Mercedes-Benz has announced a major cost-cutting initiative aimed at saving around €5 billion by 2027. As part of the “Next Level Performance” program, the German automaker plans to reduce its workforce—though not through forced layoffs, thanks to an existing labor agreement that protects employees from dismissals until 2035. Instead, the company is introducing a voluntary severance program targeting more than 30,000 employees.

According to reports from the Handelsblatt, the severance packages are substantial and depend on factors such as the employee’s age, salary, and years of service. For some, the compensation could exceed half a million euros. These offers are reportedly intended for non-production staff, including supervisors and team leaders. For instance, a team leader with 30 years at the company and a monthly salary of €9,000 could receive a payout of more than €500,000.

Higher-level executives are subject to a separate restructuring plan, with a disproportionately large number of management positions expected to be eliminated.

This is not the first time Mercedes has offered sizable severance deals. During its previous “Move” savings program, the company paid out similarly high sums. One notable example: a 47-year-old administrative employee with 17 years at the company and a monthly salary of €9,136 received a severance payment of over €418,000.

However, participation in the new severance program is subject to a “double voluntary” principle. As Handelsblatt reveals from internal documents, both the employee and the company must agree to the exit. Mercedes reserves the right to reject applications, especially from high-performing employees it wants to retain during and after the reorganization.

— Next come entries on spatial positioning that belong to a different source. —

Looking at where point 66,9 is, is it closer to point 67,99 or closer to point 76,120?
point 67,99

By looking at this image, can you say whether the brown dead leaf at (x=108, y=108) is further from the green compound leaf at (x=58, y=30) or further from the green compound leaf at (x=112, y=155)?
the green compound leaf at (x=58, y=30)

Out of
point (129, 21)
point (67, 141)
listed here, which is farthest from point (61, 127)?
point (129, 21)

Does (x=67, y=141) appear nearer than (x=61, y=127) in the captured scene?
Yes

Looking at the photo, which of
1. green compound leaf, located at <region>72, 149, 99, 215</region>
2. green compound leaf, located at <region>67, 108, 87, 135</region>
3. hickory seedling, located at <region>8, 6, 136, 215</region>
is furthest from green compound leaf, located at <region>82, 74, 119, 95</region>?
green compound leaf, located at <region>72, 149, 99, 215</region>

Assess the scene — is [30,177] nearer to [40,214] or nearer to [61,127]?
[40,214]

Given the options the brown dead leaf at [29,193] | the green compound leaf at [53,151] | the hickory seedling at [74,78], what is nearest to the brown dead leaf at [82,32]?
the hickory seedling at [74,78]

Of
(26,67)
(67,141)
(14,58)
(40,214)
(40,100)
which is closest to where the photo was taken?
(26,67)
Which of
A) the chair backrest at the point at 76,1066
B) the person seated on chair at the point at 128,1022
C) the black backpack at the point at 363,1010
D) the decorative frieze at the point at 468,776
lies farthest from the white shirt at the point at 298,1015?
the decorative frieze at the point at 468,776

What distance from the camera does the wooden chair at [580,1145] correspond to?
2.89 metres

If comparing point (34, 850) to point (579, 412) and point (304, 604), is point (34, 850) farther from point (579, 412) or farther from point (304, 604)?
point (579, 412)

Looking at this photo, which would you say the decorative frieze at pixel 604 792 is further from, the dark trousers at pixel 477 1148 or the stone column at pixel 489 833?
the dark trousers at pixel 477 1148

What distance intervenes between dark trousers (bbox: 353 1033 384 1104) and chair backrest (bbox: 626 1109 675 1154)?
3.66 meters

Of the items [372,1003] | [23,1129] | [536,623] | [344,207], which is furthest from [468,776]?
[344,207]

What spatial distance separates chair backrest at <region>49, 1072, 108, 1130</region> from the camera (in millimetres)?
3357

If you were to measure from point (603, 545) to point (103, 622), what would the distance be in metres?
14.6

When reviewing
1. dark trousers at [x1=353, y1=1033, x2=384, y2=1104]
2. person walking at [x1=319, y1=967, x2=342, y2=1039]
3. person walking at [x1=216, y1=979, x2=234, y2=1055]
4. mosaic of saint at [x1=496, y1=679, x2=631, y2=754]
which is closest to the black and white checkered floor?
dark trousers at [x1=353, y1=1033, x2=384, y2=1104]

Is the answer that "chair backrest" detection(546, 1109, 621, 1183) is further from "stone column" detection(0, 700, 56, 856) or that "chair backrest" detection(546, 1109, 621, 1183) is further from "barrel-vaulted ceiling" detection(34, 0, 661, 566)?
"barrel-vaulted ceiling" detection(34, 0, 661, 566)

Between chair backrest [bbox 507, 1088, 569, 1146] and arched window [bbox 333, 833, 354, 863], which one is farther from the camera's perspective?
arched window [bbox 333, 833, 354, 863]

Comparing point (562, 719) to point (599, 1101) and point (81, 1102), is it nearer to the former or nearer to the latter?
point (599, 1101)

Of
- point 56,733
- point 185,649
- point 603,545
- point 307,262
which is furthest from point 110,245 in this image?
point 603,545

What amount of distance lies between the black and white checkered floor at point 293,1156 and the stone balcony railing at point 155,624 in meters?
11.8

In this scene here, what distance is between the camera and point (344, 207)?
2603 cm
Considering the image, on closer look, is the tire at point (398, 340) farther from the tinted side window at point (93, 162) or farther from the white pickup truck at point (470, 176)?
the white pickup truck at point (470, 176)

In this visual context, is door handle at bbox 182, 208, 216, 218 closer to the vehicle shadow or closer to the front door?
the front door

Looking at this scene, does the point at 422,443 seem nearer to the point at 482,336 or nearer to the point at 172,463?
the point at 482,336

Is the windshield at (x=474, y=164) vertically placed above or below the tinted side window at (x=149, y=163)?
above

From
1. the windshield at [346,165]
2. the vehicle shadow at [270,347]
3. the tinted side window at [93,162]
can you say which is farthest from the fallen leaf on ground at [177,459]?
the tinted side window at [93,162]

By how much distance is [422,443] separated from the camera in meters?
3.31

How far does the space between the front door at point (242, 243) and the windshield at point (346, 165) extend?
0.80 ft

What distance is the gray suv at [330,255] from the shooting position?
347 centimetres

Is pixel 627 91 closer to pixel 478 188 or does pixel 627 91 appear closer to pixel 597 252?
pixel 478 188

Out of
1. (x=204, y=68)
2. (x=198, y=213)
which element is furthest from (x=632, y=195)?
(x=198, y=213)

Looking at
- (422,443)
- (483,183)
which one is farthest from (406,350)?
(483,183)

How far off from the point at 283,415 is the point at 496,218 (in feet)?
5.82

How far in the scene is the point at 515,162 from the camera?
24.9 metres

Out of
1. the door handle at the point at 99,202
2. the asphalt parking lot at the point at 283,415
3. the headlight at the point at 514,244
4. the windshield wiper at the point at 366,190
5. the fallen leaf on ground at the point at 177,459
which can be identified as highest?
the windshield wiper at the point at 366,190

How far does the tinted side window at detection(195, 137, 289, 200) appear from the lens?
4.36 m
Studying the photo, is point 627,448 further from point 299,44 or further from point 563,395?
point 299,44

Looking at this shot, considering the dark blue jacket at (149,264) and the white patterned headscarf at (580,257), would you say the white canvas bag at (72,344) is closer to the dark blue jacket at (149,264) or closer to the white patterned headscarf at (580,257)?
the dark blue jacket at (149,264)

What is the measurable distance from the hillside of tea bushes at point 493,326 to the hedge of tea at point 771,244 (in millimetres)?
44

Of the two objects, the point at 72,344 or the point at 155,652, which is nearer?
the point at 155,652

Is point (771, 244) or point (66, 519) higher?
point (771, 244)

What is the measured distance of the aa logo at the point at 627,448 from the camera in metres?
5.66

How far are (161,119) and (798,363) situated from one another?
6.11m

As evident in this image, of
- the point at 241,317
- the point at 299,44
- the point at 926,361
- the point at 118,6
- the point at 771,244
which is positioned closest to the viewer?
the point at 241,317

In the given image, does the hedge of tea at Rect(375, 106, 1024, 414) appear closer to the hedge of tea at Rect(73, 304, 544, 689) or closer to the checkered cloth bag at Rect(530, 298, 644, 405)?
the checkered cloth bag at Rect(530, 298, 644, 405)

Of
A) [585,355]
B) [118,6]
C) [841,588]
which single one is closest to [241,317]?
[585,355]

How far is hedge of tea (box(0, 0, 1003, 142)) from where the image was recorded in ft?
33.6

The announcement comes at a time when the automotive sector is under intense pressure. Mercedes-Benz recently reported a 28% drop in profits, though it still earned €10.4 billion. BMW’s profits fell 37% to €7.7 billion, while Audi, a Volkswagen subsidiary, saw its net income fall by 33% to €4.2 billion in 2024.

Mercedes’ labor council initially described the company’s cost-cutting plan as a “horror list.” Nevertheless, in March, the council reached an agreement with company leadership. As part of the compromise, the no-layoff clause remains in effect until 2035. In return, employees will forgo a previously agreed-upon pay increase, and this year’s profit-sharing bonus will be smaller than usual.

Mercedes insists it is handling the transition in a fair and socially responsible manner. The goal is to create a leaner, more agile company with streamlined structures and greater use of artificial intelligence. For those who remain with the company, Mercedes describes the coming phase as “a new chapter filled with challenges and opportunities.”